D.O.: We need to hunt talents and nurture them. I am convinced editorial jobs are linked to a mind-set. If you are on a team that is willing to reinvent the world, you make a good paper. Journalists are creative people. They must be in a positive dynamic to go get the unexpected profile. A paper cannot be humdrum.
WWD: How has the editor’s job evolved?
D.O.: A journalist is multiple source, multiple media. Timing is faster. Everybody has the same news, so it’s even more important to get the news nobody has, with sharper angles and a more polished style. I think, in general, the job is more demanding. Meanwhile, the economic environment is tougher, as papers are less wealthy.
WWD: Which newspaper do you read?
D.O.: Everything. Over the summer, on the Gaza conflict, I read everything ranging from L’Orient-Le Jour, the Lebanese newspaper, to the English version of Haaretz.
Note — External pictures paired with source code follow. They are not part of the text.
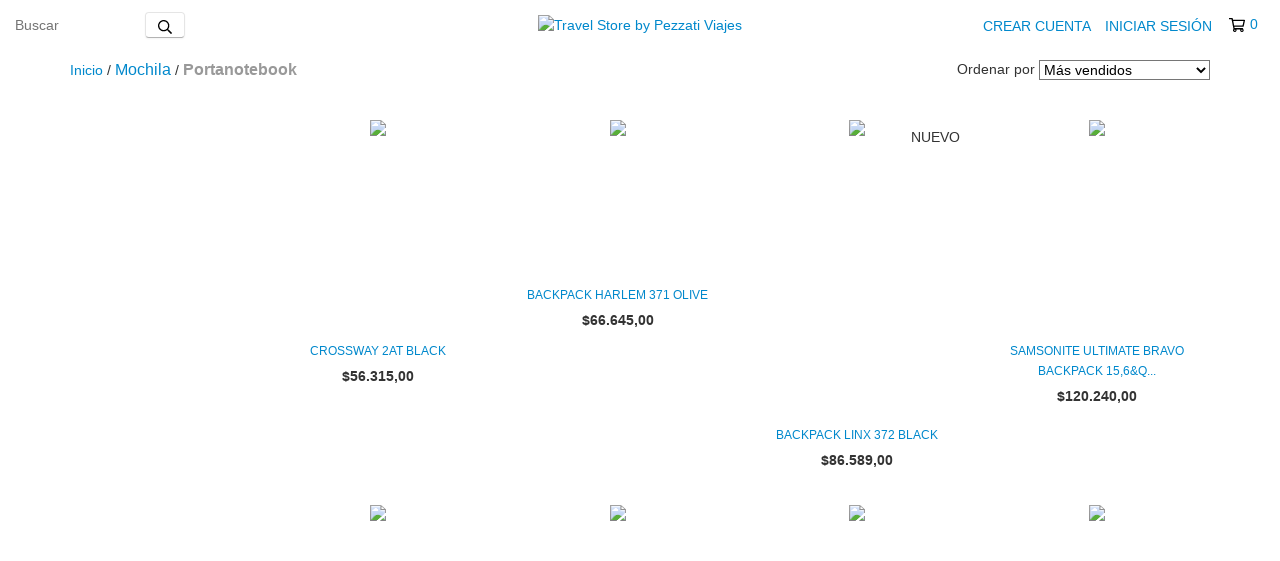

--- FILE ---
content_type: text/plain
request_url: https://www.google-analytics.com/j/collect?v=1&_v=j102&a=577976280&t=pageview&_s=1&dl=https%3A%2F%2Ftravelstore.com.ar%2Fmochila%2Fmochila-business%2F&ul=en-us%40posix&dt=Portanotebook%20-%20Travel%20Store%20by%20Pezzati%20Viajes&sr=1280x720&vp=1280x720&_u=aGBAgEIJAAAAACAMI~&jid=1773901072&gjid=1194381113&cid=1655934920.1768675987&tid=UA-207022357-1&_gid=725406524.1768675987&_slc=1&il1nm=category&il1pi1id=171844683&il1pi1nm=CROSSWAY%202AT%20BLACK&il1pi1ps=1&il1pi1ca=Portanotebook&il1pi2id=161781576&il1pi2nm=BACKPACK%20HARLEM%20371%20OLIVE&il1pi2ps=2&il1pi2ca=Portanotebook&il1pi3id=161780948&il1pi3nm=BACKPACK%20LINX%20372%20BLACK&il1pi3ps=3&il1pi3ca=Portanotebook&il1pi4id=58613606&il1pi4nm=SAMSONITE%20ULTIMATE%20BRAVO%20BACKPACK%2015%2C6%26quot%3B%20-%20Black&il1pi4ps=4&il1pi4ca=Portanotebook&il1pi5id=58613599&il1pi5nm=SAMSONITE%20ELEVATION%20TIT%C2%B5N%20BACKPACK%2015.6%26quot%3B%20-%20Navy&il1pi5ps=5&il1pi5ca=Portanotebook&il1pi6id=229722854&il1pi6nm=MOONLIGHT%20LILAC&il1pi6ps=6&il1pi6ca=Portanotebook&il1pi7id=229721602&il1pi7nm=MOONLIGHT%20OLIVE&il1pi7ps=7&il1pi7ca=Portanotebook&il1pi8id=229702201&il1pi8nm=MOONLIGHT%20ETERNITY&il1pi8ps=8&il1pi8ca=Portanotebook&il1pi9id=229697572&il1pi9nm=HAMMER%20MUSTARD&il1pi9ps=9&il1pi9ca=Portanotebook&il1pi10id=229695603&il1pi10nm=HAMMER%20ETERNITY&il1pi10ps=10&il1pi10ca=Portanotebook&il1pi11id=229694077&il1pi11nm=HAMMER%20FUCHSIA&il1pi11ps=11&il1pi11ca=Portanotebook&il1pi12id=211477408&il1pi12nm=XTREM%20FORCE%20BACKPACK-BLACK&il1pi12ps=12&il1pi12ca=Portanotebook&z=374752263
body_size: -568
content:
2,cG-0J978D6BYR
I enjoy reading the science section of The New York Times, The Economist, The New Yorker, et cetera.
WWD: Any good books you’ve read?
D.O.: I have just read “Le Royaume,” by Emmanuel Carrère, which came out this fall in France. It is an autobiographic narration on the author’s mystical crisis, unexpectedly mixed with a biography of Saint Paul. It’s an unidentified literary object.
WWD: Are you in a mystical phase right now?
D.O.: These are topics of interest to me.
WWD: What are the characteristics of the French magazine landscape?
D.O.: We have a paradoxical situation. We have major advertisers such as L’Oréal, LVMH Moët Hennessy Louis Vuitton and Kering at home. But, at the same time, we have a lot of magazines for a small market. Also, the portion of newsstand sales versus subscriptions is more important than in the Anglo-Saxon countries. And postal costs in France are the highest in Europe. In the U.S., the bigger part of the revenue comes from advertising; here, 40 percent of the revenue still comes from magazine distribution. So, it is a unique equation in France.
Also, we have been lagging behind in the digital revolution, but this means there’s room for improvement. We can lower postal costs; I believe there will be fewer titles, and we can develop in digital, so we still have a few tricks up our sleeve.